If you're lucky, you will experience instant improvement. Water will flow readily from the sink or tub. If plunging does no good, it may be time to try some of the off-the-shelf drain cleaners and/or call in a professional.
You can prevent clogged drains by performing some very simple tasks on a routine basis. Check the sink and tub stoppers on a quarterly basis for hair and biofim buildup.
It is easy to remove and replace these items. Once a week, fill each sink in your home to the brim and then pull up the stopper. The volume and weight of the water will fill the drain pipe completely with water. It will do a good job of flushing the drain line.

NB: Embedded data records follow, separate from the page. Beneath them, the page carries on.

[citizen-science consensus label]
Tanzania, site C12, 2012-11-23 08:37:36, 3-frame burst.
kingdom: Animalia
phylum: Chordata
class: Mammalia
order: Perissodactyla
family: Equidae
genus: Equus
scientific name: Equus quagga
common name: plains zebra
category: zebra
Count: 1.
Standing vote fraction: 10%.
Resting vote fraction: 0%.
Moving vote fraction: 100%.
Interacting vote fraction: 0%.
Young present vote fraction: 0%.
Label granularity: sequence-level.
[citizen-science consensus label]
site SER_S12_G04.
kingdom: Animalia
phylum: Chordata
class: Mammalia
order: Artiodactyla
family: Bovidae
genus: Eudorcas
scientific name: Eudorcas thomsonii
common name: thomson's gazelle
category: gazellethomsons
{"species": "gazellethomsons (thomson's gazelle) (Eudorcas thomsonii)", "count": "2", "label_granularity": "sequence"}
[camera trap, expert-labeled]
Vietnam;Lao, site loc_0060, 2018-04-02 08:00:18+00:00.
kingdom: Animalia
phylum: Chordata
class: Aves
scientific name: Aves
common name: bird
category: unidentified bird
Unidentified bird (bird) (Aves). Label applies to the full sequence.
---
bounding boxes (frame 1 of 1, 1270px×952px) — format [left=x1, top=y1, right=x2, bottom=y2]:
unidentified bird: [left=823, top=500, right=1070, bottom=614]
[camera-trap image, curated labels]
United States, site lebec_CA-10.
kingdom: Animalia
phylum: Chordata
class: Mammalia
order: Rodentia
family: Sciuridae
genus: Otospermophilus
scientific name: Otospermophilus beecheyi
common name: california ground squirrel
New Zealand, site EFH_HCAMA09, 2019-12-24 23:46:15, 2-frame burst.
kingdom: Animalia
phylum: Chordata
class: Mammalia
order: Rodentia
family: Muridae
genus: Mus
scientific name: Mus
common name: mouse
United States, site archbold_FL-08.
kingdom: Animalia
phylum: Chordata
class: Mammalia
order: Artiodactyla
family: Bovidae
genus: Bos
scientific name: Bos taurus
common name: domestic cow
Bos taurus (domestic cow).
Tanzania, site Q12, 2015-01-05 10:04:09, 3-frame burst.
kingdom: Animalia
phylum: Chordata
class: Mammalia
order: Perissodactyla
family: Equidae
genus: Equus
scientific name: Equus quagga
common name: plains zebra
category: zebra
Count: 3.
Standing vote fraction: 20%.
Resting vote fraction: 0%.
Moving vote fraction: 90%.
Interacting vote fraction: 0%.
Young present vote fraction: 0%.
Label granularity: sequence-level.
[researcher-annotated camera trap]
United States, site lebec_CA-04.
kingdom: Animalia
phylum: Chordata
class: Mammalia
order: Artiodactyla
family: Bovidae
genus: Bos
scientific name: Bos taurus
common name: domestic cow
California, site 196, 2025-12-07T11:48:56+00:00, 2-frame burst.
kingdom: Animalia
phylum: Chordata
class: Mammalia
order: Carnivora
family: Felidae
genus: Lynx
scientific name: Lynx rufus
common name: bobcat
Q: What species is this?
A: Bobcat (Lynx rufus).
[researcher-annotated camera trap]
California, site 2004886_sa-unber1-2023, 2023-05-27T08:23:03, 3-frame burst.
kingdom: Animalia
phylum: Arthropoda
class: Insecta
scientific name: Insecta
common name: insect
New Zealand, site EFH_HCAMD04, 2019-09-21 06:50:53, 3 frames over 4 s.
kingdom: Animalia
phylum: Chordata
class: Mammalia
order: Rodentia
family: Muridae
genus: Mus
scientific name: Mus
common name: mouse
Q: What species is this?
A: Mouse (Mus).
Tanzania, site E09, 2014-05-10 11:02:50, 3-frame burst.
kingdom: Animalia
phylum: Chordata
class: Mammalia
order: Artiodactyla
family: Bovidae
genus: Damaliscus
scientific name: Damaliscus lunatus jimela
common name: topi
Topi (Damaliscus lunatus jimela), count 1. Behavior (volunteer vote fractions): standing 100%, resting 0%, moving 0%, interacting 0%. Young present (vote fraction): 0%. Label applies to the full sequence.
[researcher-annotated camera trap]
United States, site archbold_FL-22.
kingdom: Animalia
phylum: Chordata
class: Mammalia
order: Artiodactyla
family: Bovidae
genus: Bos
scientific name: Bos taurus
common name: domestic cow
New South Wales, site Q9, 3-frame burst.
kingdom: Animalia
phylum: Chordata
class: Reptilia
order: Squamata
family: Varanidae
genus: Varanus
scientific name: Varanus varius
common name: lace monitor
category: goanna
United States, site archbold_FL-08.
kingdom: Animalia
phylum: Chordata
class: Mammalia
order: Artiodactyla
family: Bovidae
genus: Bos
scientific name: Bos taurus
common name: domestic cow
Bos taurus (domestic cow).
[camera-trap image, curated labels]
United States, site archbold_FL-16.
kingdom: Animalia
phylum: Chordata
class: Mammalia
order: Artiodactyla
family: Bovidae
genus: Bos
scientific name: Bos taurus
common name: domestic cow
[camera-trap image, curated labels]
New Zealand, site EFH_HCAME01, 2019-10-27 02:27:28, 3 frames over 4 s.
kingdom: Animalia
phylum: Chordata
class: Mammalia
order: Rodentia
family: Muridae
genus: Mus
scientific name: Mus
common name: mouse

Once a week pour five gallons of water as fast as possible into a toilet to give the drain line a great clean out.
Three-Month Huge Flush
Once every three months fill every sink and tub in the house with water. With the help of friends or family members simultaneously pull all of the drain stoppers up and flush all toilets in the house. This large volume of water will help flush out the larger sized drain stacks and underground building drains.
Chlorine Bleach - Great Drain Cleaner
If your home is connected to a municipal sewage plant, you can really help your drain lines if you pour liquid chlorine bleach into the fixture traps once a month. Pour 12 ounces of bleach into each sink and tub before you go to bed.
Pour it carefully into the drain of stainless steel kitchen sinks. Chlorine bleach that lays on stainless steel can cause permanent stains. The chlorine bleach that sits in the trap and saturates partially clogged drain lines works to soften biofilm and debris overnight. When you use the fixtures the next day, water running through the drain lines carries the debris to the sewer.